Please return every line in the following data that includes the string "Penthouse".

########

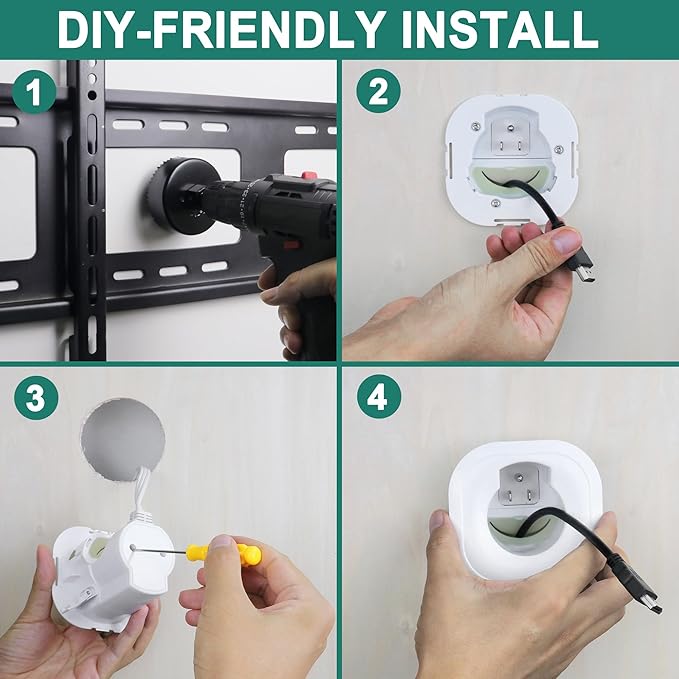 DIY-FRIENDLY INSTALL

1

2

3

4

########

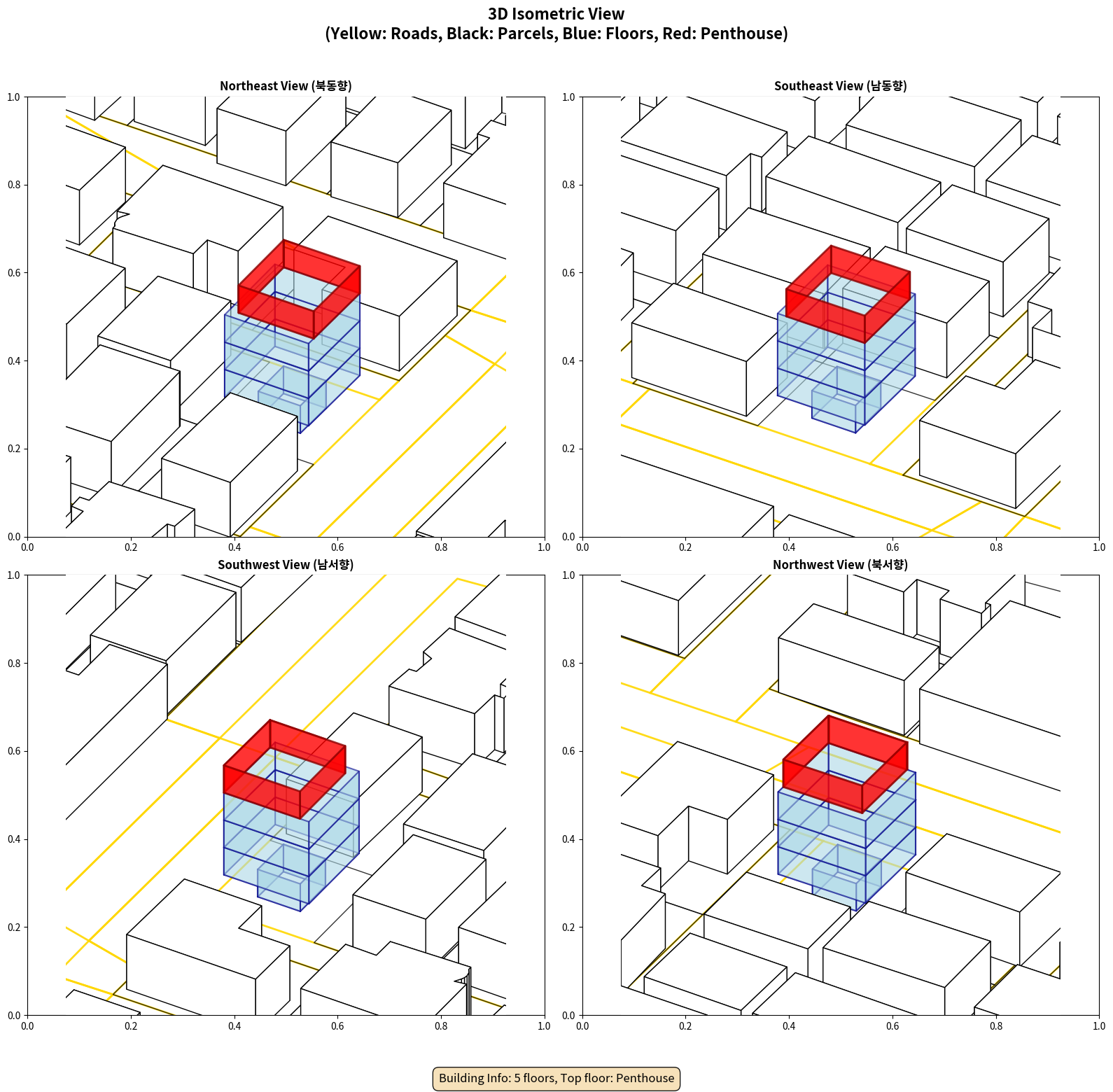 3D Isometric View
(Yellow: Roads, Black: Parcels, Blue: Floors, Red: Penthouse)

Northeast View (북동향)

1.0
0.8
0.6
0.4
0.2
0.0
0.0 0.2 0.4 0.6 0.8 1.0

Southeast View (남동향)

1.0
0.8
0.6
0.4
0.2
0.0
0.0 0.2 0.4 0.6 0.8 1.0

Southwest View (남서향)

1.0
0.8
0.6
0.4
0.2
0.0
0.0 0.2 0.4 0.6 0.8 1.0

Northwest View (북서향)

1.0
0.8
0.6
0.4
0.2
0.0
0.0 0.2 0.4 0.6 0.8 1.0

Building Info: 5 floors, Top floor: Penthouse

########

→ **Answer below**
(Yellow: Roads, Black: Parcels, Blue: Floors, Red: Penthouse)
Building Info: 5 floors, Top floor: Penthouse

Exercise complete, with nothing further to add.